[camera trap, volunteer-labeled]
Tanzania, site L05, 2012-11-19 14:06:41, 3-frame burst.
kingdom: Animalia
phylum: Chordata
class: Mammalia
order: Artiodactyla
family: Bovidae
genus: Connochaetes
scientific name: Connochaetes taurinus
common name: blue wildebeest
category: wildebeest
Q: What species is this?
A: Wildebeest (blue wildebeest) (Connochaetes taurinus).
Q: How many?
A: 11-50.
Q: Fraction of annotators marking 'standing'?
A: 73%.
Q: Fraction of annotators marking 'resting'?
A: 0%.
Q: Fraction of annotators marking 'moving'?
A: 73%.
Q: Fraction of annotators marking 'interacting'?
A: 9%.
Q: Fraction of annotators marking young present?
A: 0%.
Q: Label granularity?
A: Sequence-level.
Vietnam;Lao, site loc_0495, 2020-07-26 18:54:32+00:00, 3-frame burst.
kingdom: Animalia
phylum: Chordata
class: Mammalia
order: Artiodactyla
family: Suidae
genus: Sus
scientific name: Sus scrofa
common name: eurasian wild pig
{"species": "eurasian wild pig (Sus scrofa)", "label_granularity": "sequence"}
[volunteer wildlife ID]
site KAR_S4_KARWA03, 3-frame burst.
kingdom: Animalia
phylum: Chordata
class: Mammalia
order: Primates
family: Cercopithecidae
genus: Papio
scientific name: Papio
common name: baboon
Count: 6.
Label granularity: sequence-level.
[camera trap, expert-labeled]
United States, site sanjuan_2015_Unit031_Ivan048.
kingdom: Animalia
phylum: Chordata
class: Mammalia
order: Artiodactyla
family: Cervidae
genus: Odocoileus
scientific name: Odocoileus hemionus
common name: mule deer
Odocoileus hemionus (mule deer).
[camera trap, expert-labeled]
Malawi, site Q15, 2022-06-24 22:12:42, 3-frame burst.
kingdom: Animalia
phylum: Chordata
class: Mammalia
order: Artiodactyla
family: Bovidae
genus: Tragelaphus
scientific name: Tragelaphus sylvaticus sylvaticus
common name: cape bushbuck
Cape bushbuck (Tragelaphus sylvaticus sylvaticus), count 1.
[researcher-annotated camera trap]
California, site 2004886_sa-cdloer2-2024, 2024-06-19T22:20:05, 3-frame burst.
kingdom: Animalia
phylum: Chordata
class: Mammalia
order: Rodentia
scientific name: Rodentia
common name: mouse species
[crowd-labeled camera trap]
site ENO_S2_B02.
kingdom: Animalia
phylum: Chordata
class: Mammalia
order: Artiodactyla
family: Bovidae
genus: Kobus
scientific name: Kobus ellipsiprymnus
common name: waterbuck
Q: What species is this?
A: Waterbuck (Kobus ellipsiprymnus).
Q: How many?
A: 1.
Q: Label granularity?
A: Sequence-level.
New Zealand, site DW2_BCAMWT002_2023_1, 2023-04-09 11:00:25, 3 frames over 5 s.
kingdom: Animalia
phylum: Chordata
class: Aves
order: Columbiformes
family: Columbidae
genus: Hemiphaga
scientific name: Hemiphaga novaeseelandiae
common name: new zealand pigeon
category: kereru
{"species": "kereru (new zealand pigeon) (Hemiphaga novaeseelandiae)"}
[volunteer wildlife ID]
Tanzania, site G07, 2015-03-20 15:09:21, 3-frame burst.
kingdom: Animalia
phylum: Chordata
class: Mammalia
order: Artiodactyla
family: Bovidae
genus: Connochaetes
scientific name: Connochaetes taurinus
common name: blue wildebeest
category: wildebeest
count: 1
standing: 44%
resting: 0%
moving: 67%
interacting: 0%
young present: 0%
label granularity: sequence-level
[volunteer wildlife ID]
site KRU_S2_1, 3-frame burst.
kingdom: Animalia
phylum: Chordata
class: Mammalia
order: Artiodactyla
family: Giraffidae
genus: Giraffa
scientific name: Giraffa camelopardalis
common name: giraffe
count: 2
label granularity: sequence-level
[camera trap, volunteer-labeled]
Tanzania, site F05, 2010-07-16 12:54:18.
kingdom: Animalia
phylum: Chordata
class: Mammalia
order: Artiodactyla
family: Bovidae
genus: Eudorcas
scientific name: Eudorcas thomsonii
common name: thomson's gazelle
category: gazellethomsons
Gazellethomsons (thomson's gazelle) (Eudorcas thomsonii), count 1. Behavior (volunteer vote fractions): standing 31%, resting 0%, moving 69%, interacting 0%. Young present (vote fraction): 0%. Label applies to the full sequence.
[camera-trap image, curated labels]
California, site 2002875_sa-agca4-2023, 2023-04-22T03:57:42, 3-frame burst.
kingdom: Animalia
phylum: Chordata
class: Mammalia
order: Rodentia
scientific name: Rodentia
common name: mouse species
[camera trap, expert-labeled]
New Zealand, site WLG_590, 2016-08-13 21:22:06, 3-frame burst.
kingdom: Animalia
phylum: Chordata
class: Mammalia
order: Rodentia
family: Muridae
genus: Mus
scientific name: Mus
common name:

....

Pull every line that holds the string "scrofa" out of the records.

Response to this task -
scientific name: Sus scrofa
{"species": "eurasian wild pig (Sus scrofa)", "label_granularity": "sequence"}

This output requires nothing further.